Getting it right, and distilling the information down to be as accessible as possible to the widest band of readers was vital, which is why she was so pleased to hit on the format for the book. She spent a lot of time trying to work out if it was publishable as a zigzag book, but then in 2019 a friend asked her to be part of an exhibition at Pollock’s Toy Museum for which artists were making their own version of a toy theatre. ‘I love making things out of card and working out how to make a Pollocks Toy Theatre was my dream job.’ She made the theatre and realised that format was just right for what she wanted to do. ‘It gives you these different areas in which to simultaneously tell the story, but main section is what you see first, centre stage. I get distracted sometimes reading non-fiction when everything is the same size on the page and you don’t know where to start. I wanted to make it really clear so that you know what to look at first. Actually, if you want to, you can ignore everything else and just read that middle section, where the main action is.’

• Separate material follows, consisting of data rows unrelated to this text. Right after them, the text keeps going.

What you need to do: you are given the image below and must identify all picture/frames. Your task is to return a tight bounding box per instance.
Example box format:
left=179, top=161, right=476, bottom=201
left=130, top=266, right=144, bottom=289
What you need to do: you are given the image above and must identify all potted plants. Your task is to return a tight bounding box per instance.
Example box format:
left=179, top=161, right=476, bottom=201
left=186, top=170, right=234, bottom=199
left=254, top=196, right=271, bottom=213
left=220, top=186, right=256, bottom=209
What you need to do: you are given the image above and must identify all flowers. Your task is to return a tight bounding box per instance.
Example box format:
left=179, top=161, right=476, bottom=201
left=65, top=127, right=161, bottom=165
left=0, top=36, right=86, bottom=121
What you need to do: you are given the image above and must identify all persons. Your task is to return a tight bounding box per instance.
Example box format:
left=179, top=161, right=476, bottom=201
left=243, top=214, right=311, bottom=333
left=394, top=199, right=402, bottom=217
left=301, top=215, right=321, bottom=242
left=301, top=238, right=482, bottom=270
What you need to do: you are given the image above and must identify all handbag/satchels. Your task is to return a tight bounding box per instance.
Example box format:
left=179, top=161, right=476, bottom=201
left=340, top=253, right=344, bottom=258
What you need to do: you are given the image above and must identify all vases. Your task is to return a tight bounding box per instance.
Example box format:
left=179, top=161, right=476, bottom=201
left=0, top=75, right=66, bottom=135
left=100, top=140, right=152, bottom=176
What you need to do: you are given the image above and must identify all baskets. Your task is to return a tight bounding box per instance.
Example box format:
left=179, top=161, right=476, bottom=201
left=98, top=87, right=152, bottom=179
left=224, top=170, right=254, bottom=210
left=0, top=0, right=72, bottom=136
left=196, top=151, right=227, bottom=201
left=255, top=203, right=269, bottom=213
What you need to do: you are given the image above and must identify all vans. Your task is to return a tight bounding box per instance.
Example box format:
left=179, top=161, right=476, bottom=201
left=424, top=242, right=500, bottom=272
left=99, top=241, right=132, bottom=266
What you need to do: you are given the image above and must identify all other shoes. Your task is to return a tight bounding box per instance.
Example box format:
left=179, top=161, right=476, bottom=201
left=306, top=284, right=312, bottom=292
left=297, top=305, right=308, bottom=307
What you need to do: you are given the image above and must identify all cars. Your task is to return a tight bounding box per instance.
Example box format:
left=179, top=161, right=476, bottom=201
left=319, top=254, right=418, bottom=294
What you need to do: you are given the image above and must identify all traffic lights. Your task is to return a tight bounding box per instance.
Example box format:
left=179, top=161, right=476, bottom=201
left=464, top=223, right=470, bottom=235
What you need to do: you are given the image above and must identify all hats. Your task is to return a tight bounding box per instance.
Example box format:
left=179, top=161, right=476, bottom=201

She still feels she’s only grazed the surface of what there is to tell, so maybe there’ll be more Mini non-fiction to come? ‘When you have science meeting art, picture books meeting science, that’s a fantastic area and really exciting for making things.’ And, she adds, ‘I want to go back to university – I’d love to do evolutionary biology but through the power of puppetry – can you do a degree in that?’ If you can’t, The Greatest Show on Earth proves that you really should!
The Greatest Show on Earth is published by Puffin, 978-0241480830, £14.99 hbk.